Mutuals and community banks
Community banks are an alternative to traditional, commercial banks.
The UK banking sector is failing to meet the needs of our communities, both individuals and Small and Medium-sized Enterprises (SMEs). It focuses on global markets rather than local investment and economic development, and has led to a stagnation of lending to small businesses and the closing of many local branches. This has reduced the connection between lenders, their local communities and personal banking services, and contributed to a significant lending gap for SMEs who often struggle to access the affordable long-term credit offered by high street lenders.

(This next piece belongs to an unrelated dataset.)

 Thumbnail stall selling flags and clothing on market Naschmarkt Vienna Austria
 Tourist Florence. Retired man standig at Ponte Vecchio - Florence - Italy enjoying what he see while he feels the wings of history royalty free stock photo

Access to credit is the life blood of an effective recirculation of wealth and development of innovation. Without access to affordable credit, many small businesses struggle to operate and compete with larger firms to provide goods and services.
Community banks are an alternative to traditional, commercial banks. With a specific focus on their locality, community banks can address the financial needs of SMEs, ordinary people and community groups. Community banks also have a remit to invest more ethically than commercial banks, being regional anchor institutions held in trust for the benefit of their members.
Community Savings Bank Association
A group of innovators, led by RSA Fellow James Moore, and a team with over 150 years banking experience between them have set up the Community Savings Bank Association (CSBA) to facilitate the development of a network of independent, customer owned, local banks across the UK.
Work led by the Royal Society of Arts, Manufactures and Commerce (RSA) is promoting this regionally focused, mission-led model of community banks to advance the banking sector and put sustainable development, people and planet, back at the heart of the UK investment sector.
Case study – Avon Mutual
The first of the Community Savings Bank Association will be Avon Mutual, which will take local savings and use them to create local loans. Avon Mutual aims to serve the everyday financial needs of ordinary citizens, local community groups, and small and medium sized companies. It will also work closely with community development corporations, community development finance institutions, local social investment funds, revolving loan funds and others. It aims to become a key anchor institution focused on shifting the region’s economy to promote sustainable and equitable prosperity.
Case study – North West Community Bank
Wirral Council, Preston City Council, Liverpool City Council and the Community Savings Bank Association are collaborating to create a council-led regional community bank. It will provide capital to help grow local SMEs, help low earners to acquire mortgages and tackle financial exclusion by having a physical presence on local high streets.
The North West Community Bank is hoped to keep wealth locked into the region and significantly increase the proportion of bank lending to the “real” economy, building regional economic resilience.